La réforme des retraites sera en vigueur « à l’été 2023 », promet Véran

French Government's Spokesperson Olivier Veran arrives to address journalists after the weekly cabinet meeting at the Elysee Palace, in Paris on September 14, 2022. (Photo by Ludovic MARIN / AFP)
LUDOVIC MARIN / AFP French Government's Spokesperson Olivier Veran arrives to address journalists after the weekly cabinet meeting at the Elysee Palace, in Paris on September 14, 2022. (Photo by Ludovic MARIN / AFP)

LUDOVIC MARIN / AFP

Olivier Véran, porte-parole du gouvernement, assure que la réforme des retraites est nécessaire et entrera en vigueur en 2023.

POLITIQUE - Le porte-parole du gouvernement Olivier Véran a martelé ce mercredi 28 septembre que la réforme des retraites était « nécessaire » et devait entrer en vigueur « à l’été 2023 », quelle que soit la manière dont elle est engagée, alors qu’un dîner autour d’Emmanuel Macron doit trancher ce point mercredi soir.

« Nous avons une date d’application de la loi qui est fixée à l’été 2023 », a souligné Olivier Véran lors d’une visite sur le site de l’entreprise Souriau à Champagné, près du Mans, dans la Sarthe. « Donc que ce soit adopté en novembre ou début 2023, c’est du pareil au même », a-t-il insisté alors que la majorité présidentielle est divisée sur la méthode à emprunter.

Le président Emmanuel Macron, qui préférait la voie de l’amendement au budget de la Sécurité Sociale qui sera examiné à l’automne, a décidé de réunir les principaux responsables de la majorité autour d’un dîner, avec la Première ministre Élisabeth Borne, pour arriver à une solution acceptable par tous.

« Il y aura un débat démocratique »

L’alternative était jusqu’alors un projet de loi ad hoc, présenté au début 2023, afin de laisser la place à la concertation réclamée notamment par François Bayrou, allié historique d’Emmanuel Macron, qui s’oppose à tout « passage en force ».

Mais une troisième voie a surgi ces derniers jours, celle d’un projet de loi de finances de la Sécurité sociale (PLFSS) rectificatif portant la réforme, qui serait déposé en janvier.

Cette voie budgétaire aurait l’avantage de permettre un recours plus aisé à l’article 49.3 de la Constitution, qui permet l’adoption d’un texte sans vote sauf motion de censure, qu’un projet de loi ad hoc.

« Dès qu’il s’agit d’une réforme nécessaire mais difficile et donc contestée par une partie de l’opinion, on parle toujours de passage en force.

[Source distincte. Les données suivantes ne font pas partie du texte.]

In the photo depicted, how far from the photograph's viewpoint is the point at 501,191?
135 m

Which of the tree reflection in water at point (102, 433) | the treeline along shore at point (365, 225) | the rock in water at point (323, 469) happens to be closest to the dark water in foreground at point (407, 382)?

C’est toujours comme ça mais ce n’est que de la rhétorique et ce n’est pas important », a rétorqué Olivier Véran.

« Ce qui compte pour les Français, affirme-t-il, c’est qu’ils sachent qu’ils auront une pension de retraite qui ne baissera, qui augmentera année après année, qu’ils ont la capacité d’accéder à l’emploi, à le conserver, et qu’on ne va pas augmenter leurs impôts. » Et d’ajouter : « Ils sont sensibles à ce qu’il y ait un débat démocratique, il aura lieu. »

Un allongement de l’âge de départ à la retraite ?

« Les opposants à la réforme, qui considèrent de fait qu’il faut augmenter les impôts ou la dette, ne vont de toute façon pas changer d’avis en quelques semaines », a-t-il conclu.

Dans la matinée, le ministre délégué aux Comptes publics Gabriel Attal avait aussi estimé que le calendrier était déjà « arbitré » pour l’été 2023.

Pour lui, il faut un « vecteur » pour favoriser la discussion. Il déplore qu’il y ait « dans les partis politiques, aussi dans les organisations syndicales, un certain nombre de représentants qui contestent le principe même de travailler plus longtemps ».

Les syndicats sont vent debout contre un allongement de l’âge de départ à la retraite. La Première ministre Élisabeth Borne a dit que l’exécutif rendrait public sa décision « d’ici la fin de la semaine ».